This repo contains shapes.py, a basic ray tracing algorithm, along with several example images charting the development of the algorithm in test-images
•To generate an image, you must first create a world object
•A world can be thought of as a three dimensional grid with shapes, lights, a camera, and a screen
•Points on this grid are represented as numpy arrays of length 3
•To generate an image, call worldname.draw(filename). Filename is a string including a file extension that python image library supports for rgba inputs (.png is a good choice)
•A camera is a fixed point recessed from the screen by an input distance
•A screen is an object of input width/height in the xy plane at z=0
•The resolution of the screen determines the number of pixels generated in the image produced
•A screen is centered with respect to the camera (shortest path from camera to screen passes through center of screen)
•Currently worlds can contain planes, spheres, and blocks of arbitrary dimensions.
•Class Ray supports the implementation of these shapes.
•Rays are defined by two points. The first point is fixed.
•Planes are defined by a fixed point and a normal ray
•Spheres are defined by a central point and a radius
•Blocks are defined by a fixed 'anchor point' and three rays
•Planes, spheres and blocks can have colors input as six character RGB hex values (e.g. 'A176C2')

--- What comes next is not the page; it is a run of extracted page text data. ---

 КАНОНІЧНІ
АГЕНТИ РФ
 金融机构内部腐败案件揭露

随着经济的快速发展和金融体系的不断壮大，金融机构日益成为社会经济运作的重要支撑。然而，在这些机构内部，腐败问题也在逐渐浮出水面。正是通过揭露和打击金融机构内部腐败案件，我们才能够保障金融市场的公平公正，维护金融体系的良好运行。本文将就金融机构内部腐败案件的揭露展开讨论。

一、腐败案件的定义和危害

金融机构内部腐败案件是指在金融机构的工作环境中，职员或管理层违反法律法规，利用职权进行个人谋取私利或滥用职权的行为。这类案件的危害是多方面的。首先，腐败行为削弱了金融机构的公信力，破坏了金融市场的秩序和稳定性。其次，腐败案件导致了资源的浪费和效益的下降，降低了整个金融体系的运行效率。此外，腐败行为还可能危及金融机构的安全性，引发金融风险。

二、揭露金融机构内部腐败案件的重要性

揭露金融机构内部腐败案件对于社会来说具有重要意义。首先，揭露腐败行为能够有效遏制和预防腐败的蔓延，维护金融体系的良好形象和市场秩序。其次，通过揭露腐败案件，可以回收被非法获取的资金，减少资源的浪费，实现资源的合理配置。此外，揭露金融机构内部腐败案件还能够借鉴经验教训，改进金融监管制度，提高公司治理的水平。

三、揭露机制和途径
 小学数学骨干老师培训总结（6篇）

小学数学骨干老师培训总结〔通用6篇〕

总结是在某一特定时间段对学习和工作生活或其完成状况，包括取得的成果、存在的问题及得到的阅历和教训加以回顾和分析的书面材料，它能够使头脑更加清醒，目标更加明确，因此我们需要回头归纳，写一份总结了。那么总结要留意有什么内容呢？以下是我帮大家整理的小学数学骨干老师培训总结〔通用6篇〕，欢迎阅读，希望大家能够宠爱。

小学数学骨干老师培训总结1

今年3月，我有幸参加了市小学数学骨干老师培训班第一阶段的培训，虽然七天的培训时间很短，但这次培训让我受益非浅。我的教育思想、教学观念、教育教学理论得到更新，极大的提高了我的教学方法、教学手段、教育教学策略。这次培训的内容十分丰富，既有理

•Rays, planes, and blocks can be rotated about their fixed points
•world.get_points generates a list of points in the screen based on the dimensions and resolution of the screen
•For each point, world.get_pixels creates a ray from the camera through the point.
•world.get_nearest_intersection finds the first intersection between the ray and a shape in the field
•world.get_lighting finds the summed light coming to the intersection point from all lights in the field
•lighting is ignored from a given light if there are any shapes between that light and the intersection point
•world.get_ambient_lighting gets ambient light for the intersection point based on the lights in the field
•world.get_pixels returns lighting for all points as a list of RGBA tuples
•world.draw generates the image using the list of pixels and python image library
•NB: The lighting scheme accounts for RGB values on an individual basis. Illumination reflects the minimum of the elementwise RGB values of the shape and the light, scaled down by the angle of incidence.
•Speed
•Add reflections/refractions/transparency
•Add additional shape classes (polygonal meshes?)
•Improve illumination of dark side of objects